(THE TASK) Rewrite the records below with every "leafy green crop row" renamed to "vegetable row", leaving everything else unchanged.

(INPUT RECORDS)
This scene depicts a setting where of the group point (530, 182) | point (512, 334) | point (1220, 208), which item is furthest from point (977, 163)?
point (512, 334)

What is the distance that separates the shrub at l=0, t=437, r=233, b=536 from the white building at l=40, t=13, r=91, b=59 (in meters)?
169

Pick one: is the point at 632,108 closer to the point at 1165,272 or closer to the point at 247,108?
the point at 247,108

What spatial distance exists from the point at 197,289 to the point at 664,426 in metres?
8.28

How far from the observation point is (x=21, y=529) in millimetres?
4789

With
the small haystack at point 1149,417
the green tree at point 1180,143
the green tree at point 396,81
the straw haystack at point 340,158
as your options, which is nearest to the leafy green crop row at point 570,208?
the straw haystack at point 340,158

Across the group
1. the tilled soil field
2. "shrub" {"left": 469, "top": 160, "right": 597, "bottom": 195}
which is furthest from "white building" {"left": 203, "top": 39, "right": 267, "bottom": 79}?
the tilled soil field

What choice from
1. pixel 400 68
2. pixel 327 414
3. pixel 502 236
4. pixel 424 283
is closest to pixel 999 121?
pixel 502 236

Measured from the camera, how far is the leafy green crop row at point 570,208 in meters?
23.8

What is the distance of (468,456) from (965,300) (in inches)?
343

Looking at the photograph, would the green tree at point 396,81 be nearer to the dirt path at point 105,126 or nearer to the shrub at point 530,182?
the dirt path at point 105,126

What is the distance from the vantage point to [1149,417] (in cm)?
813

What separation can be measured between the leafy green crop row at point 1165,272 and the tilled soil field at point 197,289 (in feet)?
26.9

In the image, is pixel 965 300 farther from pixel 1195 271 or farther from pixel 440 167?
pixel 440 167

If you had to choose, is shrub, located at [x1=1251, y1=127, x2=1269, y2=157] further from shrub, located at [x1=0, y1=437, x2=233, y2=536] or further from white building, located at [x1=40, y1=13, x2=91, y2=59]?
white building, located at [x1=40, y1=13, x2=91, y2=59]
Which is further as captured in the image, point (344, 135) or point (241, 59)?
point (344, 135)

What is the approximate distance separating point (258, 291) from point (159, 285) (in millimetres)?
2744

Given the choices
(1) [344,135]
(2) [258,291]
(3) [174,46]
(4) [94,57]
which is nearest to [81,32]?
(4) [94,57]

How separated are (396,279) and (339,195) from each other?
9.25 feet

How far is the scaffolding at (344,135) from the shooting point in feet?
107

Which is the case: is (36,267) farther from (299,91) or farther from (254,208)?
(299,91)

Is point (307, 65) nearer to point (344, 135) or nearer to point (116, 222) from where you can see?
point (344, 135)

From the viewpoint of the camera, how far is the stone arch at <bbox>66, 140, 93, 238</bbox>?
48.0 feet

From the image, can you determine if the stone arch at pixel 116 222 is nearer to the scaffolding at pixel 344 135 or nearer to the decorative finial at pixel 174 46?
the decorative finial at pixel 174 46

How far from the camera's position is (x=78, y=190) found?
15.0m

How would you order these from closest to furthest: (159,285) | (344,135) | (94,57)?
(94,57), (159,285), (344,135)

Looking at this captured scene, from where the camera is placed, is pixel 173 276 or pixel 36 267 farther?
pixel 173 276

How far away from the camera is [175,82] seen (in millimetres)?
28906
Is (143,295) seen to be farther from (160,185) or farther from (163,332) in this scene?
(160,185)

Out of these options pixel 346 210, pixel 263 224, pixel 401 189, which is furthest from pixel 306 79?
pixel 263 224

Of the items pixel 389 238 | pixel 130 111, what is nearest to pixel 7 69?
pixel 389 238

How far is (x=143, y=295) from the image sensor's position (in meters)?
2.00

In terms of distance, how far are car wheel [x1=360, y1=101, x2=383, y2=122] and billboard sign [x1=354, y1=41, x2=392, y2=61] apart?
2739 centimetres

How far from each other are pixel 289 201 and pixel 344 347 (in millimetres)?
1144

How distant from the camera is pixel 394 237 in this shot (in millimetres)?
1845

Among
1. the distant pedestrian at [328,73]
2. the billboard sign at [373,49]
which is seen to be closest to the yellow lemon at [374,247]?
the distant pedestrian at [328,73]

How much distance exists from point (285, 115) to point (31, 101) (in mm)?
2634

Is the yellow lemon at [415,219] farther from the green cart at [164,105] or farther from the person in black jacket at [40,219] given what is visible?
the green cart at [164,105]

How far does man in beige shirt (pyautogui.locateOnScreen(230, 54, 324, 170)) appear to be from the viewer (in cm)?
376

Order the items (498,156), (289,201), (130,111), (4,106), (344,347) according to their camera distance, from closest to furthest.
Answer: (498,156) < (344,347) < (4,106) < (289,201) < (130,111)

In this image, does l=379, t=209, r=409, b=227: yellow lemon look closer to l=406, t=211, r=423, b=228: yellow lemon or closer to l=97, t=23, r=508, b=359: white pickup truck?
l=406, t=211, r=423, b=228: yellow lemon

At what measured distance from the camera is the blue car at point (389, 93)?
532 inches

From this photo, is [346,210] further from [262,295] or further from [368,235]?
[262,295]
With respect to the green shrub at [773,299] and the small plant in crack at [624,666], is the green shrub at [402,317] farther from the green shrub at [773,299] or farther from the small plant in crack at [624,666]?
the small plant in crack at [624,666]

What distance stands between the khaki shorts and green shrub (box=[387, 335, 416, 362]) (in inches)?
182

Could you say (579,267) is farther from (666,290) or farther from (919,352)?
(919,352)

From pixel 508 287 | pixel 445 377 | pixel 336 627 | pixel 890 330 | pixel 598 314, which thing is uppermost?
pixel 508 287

(SOLUTION)
This scene depicts a setting where of the group point (530, 182) | point (512, 334) | point (1220, 208), which item is furthest from point (977, 163)?
point (512, 334)

What is the distance that separates the shrub at l=0, t=437, r=233, b=536 from the white building at l=40, t=13, r=91, b=59 (in meters)?
169

Pick one: is the point at 632,108 closer to the point at 1165,272 or closer to the point at 247,108?
the point at 247,108

What spatial distance exists from the point at 197,289 to the point at 664,426 in metres?
8.28

How far from the observation point is (x=21, y=529) in millimetres?
4789

With
the small haystack at point 1149,417
the green tree at point 1180,143
the green tree at point 396,81
the straw haystack at point 340,158
as your options, which is nearest to the vegetable row at point 570,208?
the straw haystack at point 340,158

Across the group
1. the tilled soil field
2. "shrub" {"left": 469, "top": 160, "right": 597, "bottom": 195}
which is furthest from "white building" {"left": 203, "top": 39, "right": 267, "bottom": 79}?
the tilled soil field

What choice from
1. pixel 400 68
2. pixel 327 414
3. pixel 502 236
4. pixel 424 283
is closest to pixel 999 121?
pixel 502 236

Measured from the camera, how far is the vegetable row at point 570,208 in meters?
23.8

What is the distance of (468,456) from (965,300) (in inches)?
343

Looking at the photograph, would the green tree at point 396,81 be nearer to the dirt path at point 105,126 or nearer to the shrub at point 530,182?
the dirt path at point 105,126

What is the distance from the vantage point to [1149,417] (in cm)?
813

What separation can be measured between the vegetable row at point 1165,272 and the tilled soil field at point 197,289 (in feet)?
26.9

In the image, is pixel 965 300 farther from pixel 1195 271 or farther from pixel 440 167?
pixel 440 167

If you had to choose, is shrub, located at [x1=1251, y1=127, x2=1269, y2=157] further from shrub, located at [x1=0, y1=437, x2=233, y2=536] or further from white building, located at [x1=40, y1=13, x2=91, y2=59]?
white building, located at [x1=40, y1=13, x2=91, y2=59]
Which is further as captured in the image, point (344, 135) or point (241, 59)?
point (344, 135)

What is the approximate distance separating point (258, 291) from point (159, 285) (in millimetres)?
2744

Given the choices
(1) [344,135]
(2) [258,291]
(3) [174,46]
(4) [94,57]
which is nearest to [81,32]?
(4) [94,57]

How separated are (396,279) and (339,195) from each other?
9.25 feet

How far is the scaffolding at (344,135) from the shooting point in feet?
107

Which is the case: is (36,267) farther from (299,91) or farther from (254,208)?
(299,91)

Is point (307, 65) nearer to point (344, 135) or nearer to point (116, 222) from where you can see?
point (344, 135)

From the viewpoint of the camera, how far is the stone arch at <bbox>66, 140, 93, 238</bbox>?
48.0 feet

From the image, can you determine if the stone arch at pixel 116 222 is nearer to the scaffolding at pixel 344 135 or nearer to the decorative finial at pixel 174 46?
the decorative finial at pixel 174 46

How far from the camera's position is (x=78, y=190) found?
15.0m

How would you order these from closest to furthest: (159,285) | (344,135) | (94,57)?
(94,57), (159,285), (344,135)

Looking at this captured scene, from where the camera is placed, is pixel 173 276 or pixel 36 267 farther?
pixel 173 276

How far away from the camera is [175,82] seen (in millimetres)?
28906
Is (143,295) seen to be farther from (160,185) or farther from (163,332) in this scene?
(160,185)

Out of these options pixel 346 210, pixel 263 224, pixel 401 189, which is furthest from pixel 306 79?
pixel 263 224

Of the items pixel 389 238 | pixel 130 111, what is nearest to pixel 7 69?
pixel 389 238

How far is (x=143, y=295) from the image sensor's position (in meters)?
2.00

In terms of distance, how far are car wheel [x1=360, y1=101, x2=383, y2=122] and billboard sign [x1=354, y1=41, x2=392, y2=61] apart?
2739 centimetres

How far from each other are pixel 289 201 and pixel 344 347 (in millimetres)?
1144

How distant from the camera is pixel 394 237 in this shot (in millimetres)?
1845

Among
1. the distant pedestrian at [328,73]
2. the billboard sign at [373,49]
which is seen to be closest to the yellow lemon at [374,247]?
the distant pedestrian at [328,73]

How much distance exists from point (285, 115) to point (31, 101) (in mm)?
2634

Is the yellow lemon at [415,219] farther from the green cart at [164,105] or farther from the person in black jacket at [40,219] given what is visible?
the green cart at [164,105]

How far does man in beige shirt (pyautogui.locateOnScreen(230, 54, 324, 170)) appear to be from the viewer (in cm)?
376

Order the items (498,156), (289,201), (130,111), (4,106), (344,347) according to their camera distance, from closest to furthest.
Answer: (498,156) < (344,347) < (4,106) < (289,201) < (130,111)

In this image, does l=379, t=209, r=409, b=227: yellow lemon look closer to l=406, t=211, r=423, b=228: yellow lemon or closer to l=97, t=23, r=508, b=359: white pickup truck?
l=406, t=211, r=423, b=228: yellow lemon

At what measured distance from the camera is the blue car at point (389, 93)?
532 inches

From this photo, is [346,210] further from [262,295] or further from [368,235]?
[262,295]
With respect to the green shrub at [773,299] and the small plant in crack at [624,666], is the green shrub at [402,317] farther from the green shrub at [773,299] or farther from the small plant in crack at [624,666]?
the small plant in crack at [624,666]

What distance stands between the khaki shorts and green shrub (box=[387, 335, 416, 362]) (in inches)?
182

Could you say (579,267) is farther from (666,290) or farther from (919,352)?
(919,352)

From pixel 508 287 | pixel 445 377 | pixel 336 627 | pixel 890 330 | pixel 598 314, which thing is uppermost?
pixel 508 287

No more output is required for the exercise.